**INFORMATION GIVEN:**
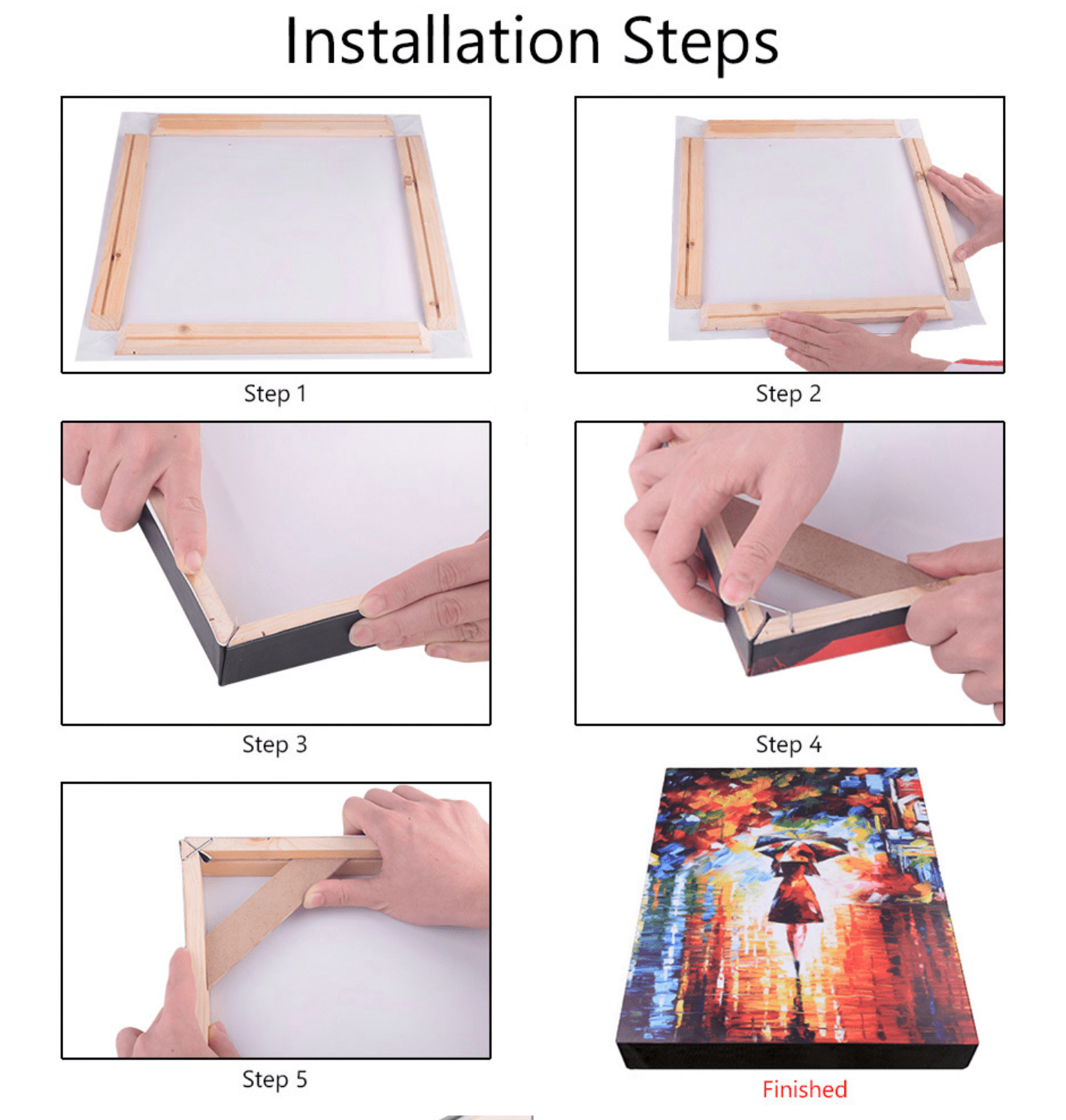 Installation Steps

Step 1

Step 2

Step 3

Step 4

Step 5

Finished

**EXERCISE AIM:**
Each record above needs to be retyped exactly, without any pictures.

**EXERCISE RESULT:**
 Installation Steps

Step 1

Step 2

Step 3

Step 4

Step 5

Finished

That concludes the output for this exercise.